AccuFas was introduced as a pilot technology in an undisclosed mid-sized suburb looking to reduce its ammonia levels. It addressed a difficult challenge of, on the one hand, keeping ammonia levels low enough but not too low that it fails to disinfect the water supply. AccuFas removed enough ammonia to avoid disinfectant byproducts (DBPs) that it produces while also continuing to disinfect water.
How does ammonia enter the water supply?
Ammonia enters a water source due to naturally occurring or human processes. It comes from naturally occurring sources:
- Decomposed plants and animals
- Animal waste
- Forest fires
It also shows up in the water supply from human actions and processes:
- Agricultural run-off
- Water treatment plants
- Sewage leaks
In the US, there is no standard way to keep human-related ammonia contributions in check.

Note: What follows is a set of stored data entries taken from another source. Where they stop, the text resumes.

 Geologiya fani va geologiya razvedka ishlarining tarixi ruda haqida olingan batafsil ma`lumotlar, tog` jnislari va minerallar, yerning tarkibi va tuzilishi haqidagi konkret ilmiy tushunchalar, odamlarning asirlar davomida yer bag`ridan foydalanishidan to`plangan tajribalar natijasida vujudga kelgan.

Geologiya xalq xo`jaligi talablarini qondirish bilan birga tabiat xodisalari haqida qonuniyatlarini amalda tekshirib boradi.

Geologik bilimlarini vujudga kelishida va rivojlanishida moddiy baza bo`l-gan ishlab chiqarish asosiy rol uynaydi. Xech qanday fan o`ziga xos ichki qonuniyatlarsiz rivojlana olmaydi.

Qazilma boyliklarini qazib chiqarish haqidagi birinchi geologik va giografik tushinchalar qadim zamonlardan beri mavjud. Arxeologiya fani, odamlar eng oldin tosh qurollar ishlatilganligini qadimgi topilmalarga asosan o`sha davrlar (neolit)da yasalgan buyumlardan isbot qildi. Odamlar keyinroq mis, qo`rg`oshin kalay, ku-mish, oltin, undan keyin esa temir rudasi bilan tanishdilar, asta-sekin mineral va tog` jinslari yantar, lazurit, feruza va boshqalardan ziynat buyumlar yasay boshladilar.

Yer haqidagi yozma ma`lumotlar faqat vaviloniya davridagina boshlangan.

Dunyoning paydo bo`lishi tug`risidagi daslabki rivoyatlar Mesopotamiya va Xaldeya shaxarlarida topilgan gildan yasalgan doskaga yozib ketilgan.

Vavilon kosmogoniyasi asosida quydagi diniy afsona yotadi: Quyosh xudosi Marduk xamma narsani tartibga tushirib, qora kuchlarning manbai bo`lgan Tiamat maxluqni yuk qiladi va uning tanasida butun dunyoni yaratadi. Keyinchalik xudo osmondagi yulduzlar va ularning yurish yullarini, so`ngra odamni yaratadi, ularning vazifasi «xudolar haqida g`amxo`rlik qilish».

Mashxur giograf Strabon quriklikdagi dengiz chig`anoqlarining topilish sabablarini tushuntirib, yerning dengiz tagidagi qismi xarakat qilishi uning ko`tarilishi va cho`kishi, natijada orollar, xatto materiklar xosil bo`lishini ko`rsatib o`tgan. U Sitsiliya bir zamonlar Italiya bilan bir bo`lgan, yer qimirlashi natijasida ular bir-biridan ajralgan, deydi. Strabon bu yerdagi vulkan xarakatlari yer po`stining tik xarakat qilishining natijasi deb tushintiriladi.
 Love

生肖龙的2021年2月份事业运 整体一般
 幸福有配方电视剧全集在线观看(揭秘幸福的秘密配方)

Ammonia in water: lack of regulation
The regulation of ammonia levels in the US water supply is limited and inconsistent at best.
Federal regulations are in place in the US to monitor point source dischargers of water pollutants that may include ammonia. Point source dischargers are obvious sources of pollution that are traced to specific places, such as factory wastewater pipes. Ammonia contamination from those sources is, therefore, easier to find and reduce.
However, these regulations do not and cannot cover non-point source dischargers, which are more ambiguous sources of ammonia. Runoff is an example of a non-point source discharger because it is unclear where it came from. Possible sources include farmland, construction, lawns, and others.
Because it’s not clear where exactly the ammonia comes from in some instances, it makes it difficult, if not impossible, to regulate non-point source discharges. For that reason, ammonia can still enter the water supply.
The EPA provides a general aspiration to follow. Its most recent guidance from 2013 recommends no more than “17 mg Total Ammonia Nitrogen (TAN) per liter at pH 7 and 20°C for a one-hour average duration, …” Ammonia levels cannot exceed this amount more than once on average during a three-year period.
As an additional measure in the 2013 report, the EPA limits ammonium to “1.9 mg TAN/L at pH 7 and 20°C for a 30-day average duration.” As with the previous measure, ammonia levels may not go above 1.9 mg TAN/L more than once on average over the course of three years.
However, these are merely recommendations from the EPA; there are no strict regulations, let alone enforcement of ammonia levels in the US. The EPA defers to individual states in regulating ammonia in water sources:
“EPA’s recommended water quality criteria are not rules, nor do they automatically become part of a state’s water quality standards. States must adopt into their standards water quality criteria that protect the designated uses of the water bodies within their area.”
Ammonia in small amounts indeed plays an important role. It disinfects the water we drink. However, the loose regulatory framework for controlling its concentrations makes it just an option for local and state-level environmental agencies to adopt. This opt-in model depends on individual states. It thus prevents consistently-balanced levels of ammonia in drinking water across the country.
While some states may regulate ammonia levels in water, others may not. Without a common regulatory landscape, states’ lack of action counteracts any benefits from states that do take action to keep ammonia concentrations at safe levels in the water supply.